A: Jesus as an idea is the longing of God. When asked himself who God was, Jesus replied, “God is a Spirit and they who worship him must worship in Spirit and truth” (John 4:24). But when Jesus told the reason for his coming, he said, “The Son of man is come to seek and to save that which was lost” (Luke 19:10). Put together, these two verses of scripture seem to indicate that God is a longing Spirit. He yearns after people and longs to have a relationship with them.

Probably the first verse of scripture most people encounter is John 3:16, “For God so loved the world he gave his only son ... ” God seemed to Francis Thompson to be the Hound of Heaven pursuing us as a great and yearning Spirit eager to have a relationship with us. We are so prone to speak of seekers as those who pursue God in search of meaning. But in Jesus we have the yearning God in pursuit of people. In Christ we find that God is not content to let people live and die beyond his circle of love.
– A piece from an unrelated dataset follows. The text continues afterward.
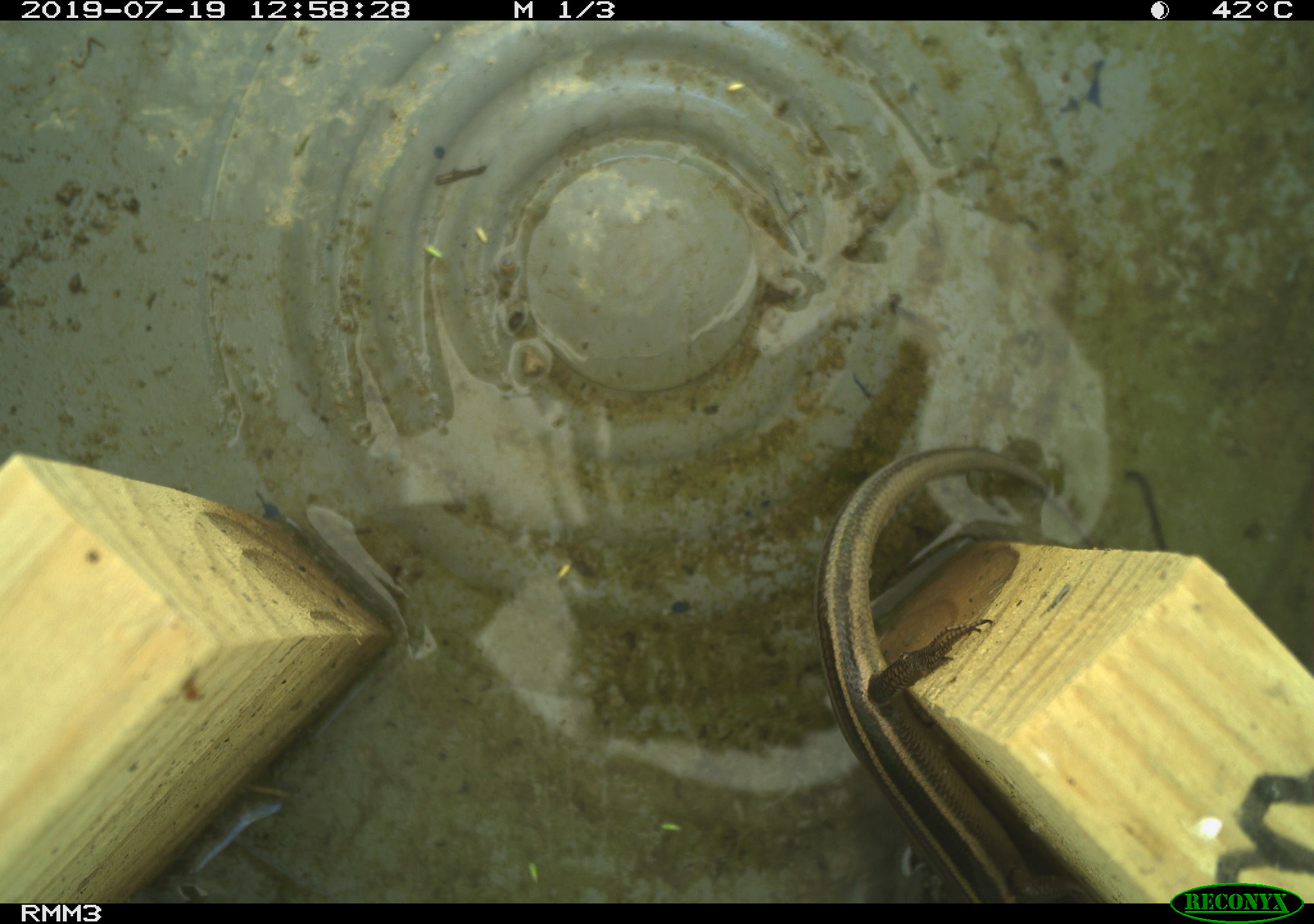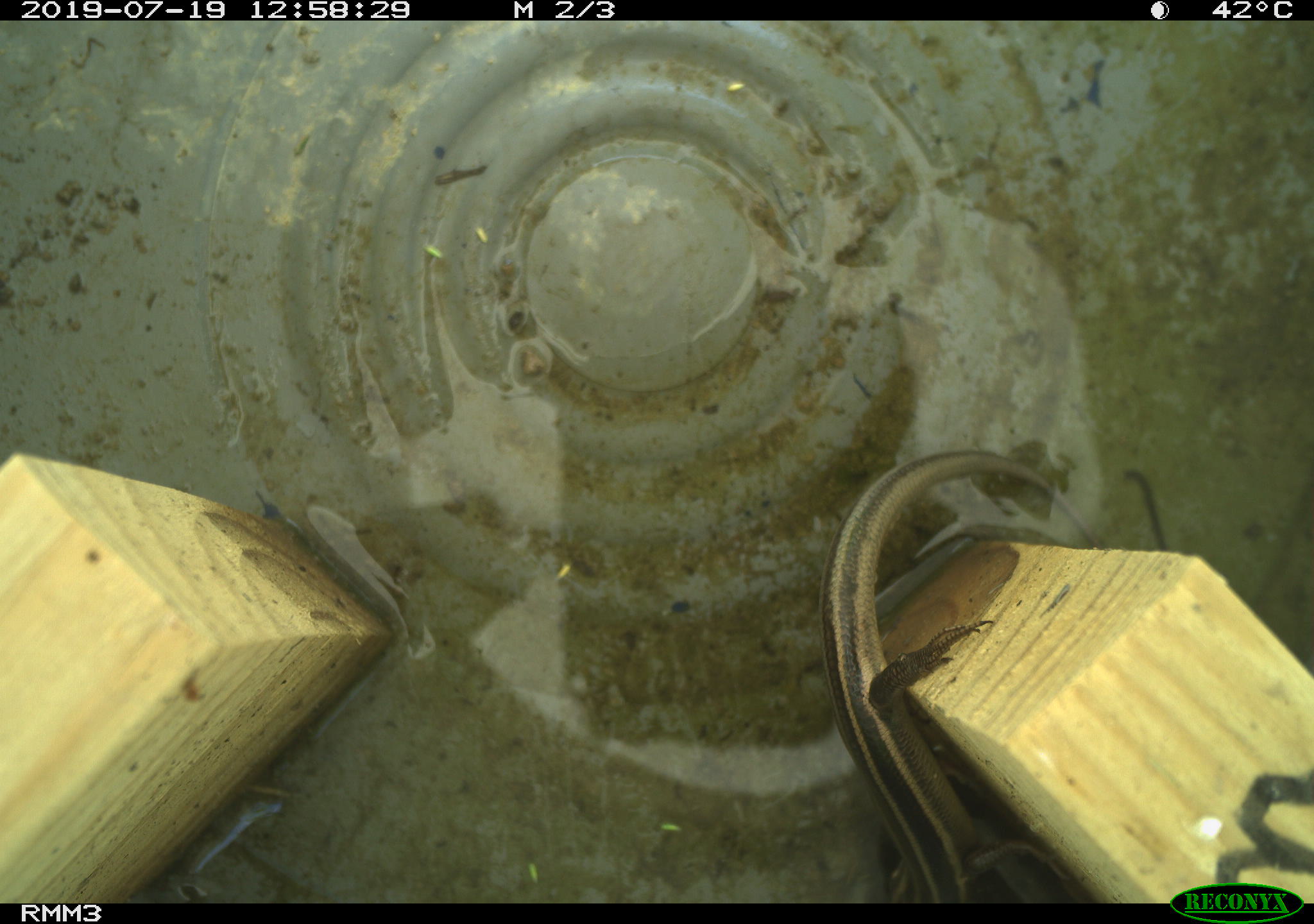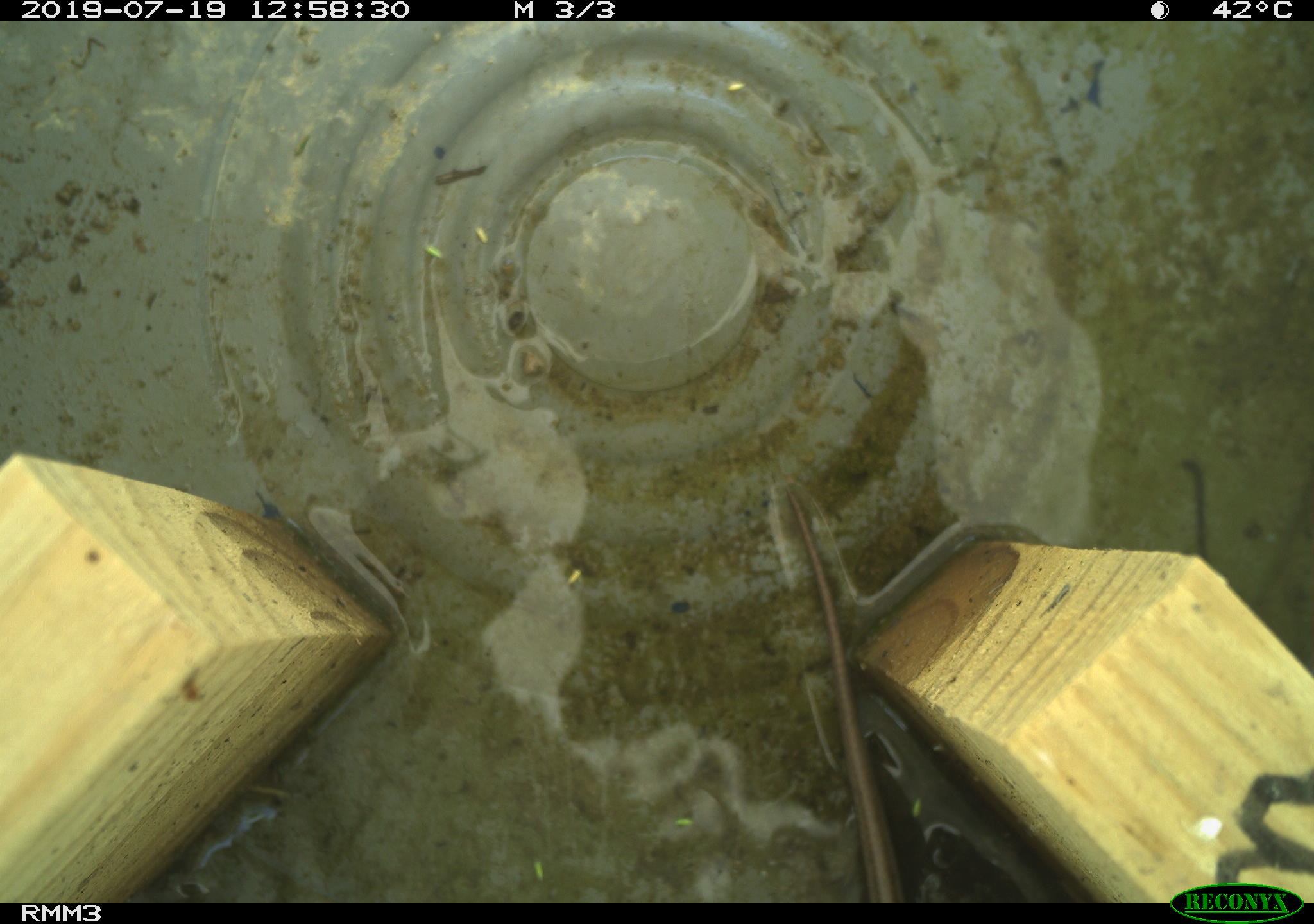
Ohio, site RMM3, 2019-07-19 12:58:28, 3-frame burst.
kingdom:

On he comes, every pursuing the friendship of human beings. So much that Paul of Tarsus was overwhelmed in the Syrian desert by the Savior whose religion he had set out to destroy.

Augustine felt he was claimed by his ardent and severe mercy.
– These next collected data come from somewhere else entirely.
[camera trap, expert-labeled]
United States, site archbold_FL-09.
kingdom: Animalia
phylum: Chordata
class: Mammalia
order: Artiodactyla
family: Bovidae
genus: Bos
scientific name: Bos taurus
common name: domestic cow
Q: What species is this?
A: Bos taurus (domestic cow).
Pascal agreed that this friendship with Jesus was the answer to longing, that there is a God-shaped vacuum at the heart of all of us. Only God can fill that vacuum.

John Wesley cried out that this pursuing God had strongly warmed his heart.

C.S. Lewis felt this pursuing love and claimed he was “surprised by joy.”

Many of the world’s most notable Christians have felt the chase of this pursuing lover. Jesus follows after them until at last he catches them and the relationship is firm.

The hymnist wrote, “What a friend we have in Jesus.” This simple theme has been established throughout Christendom. Our immense fear of being alone has been answered by the Christ who never demanded the answer to all loneliness. It is this sustaining relationship that Jesus brings to us. The Savior makes our friendship heaven’s agenda.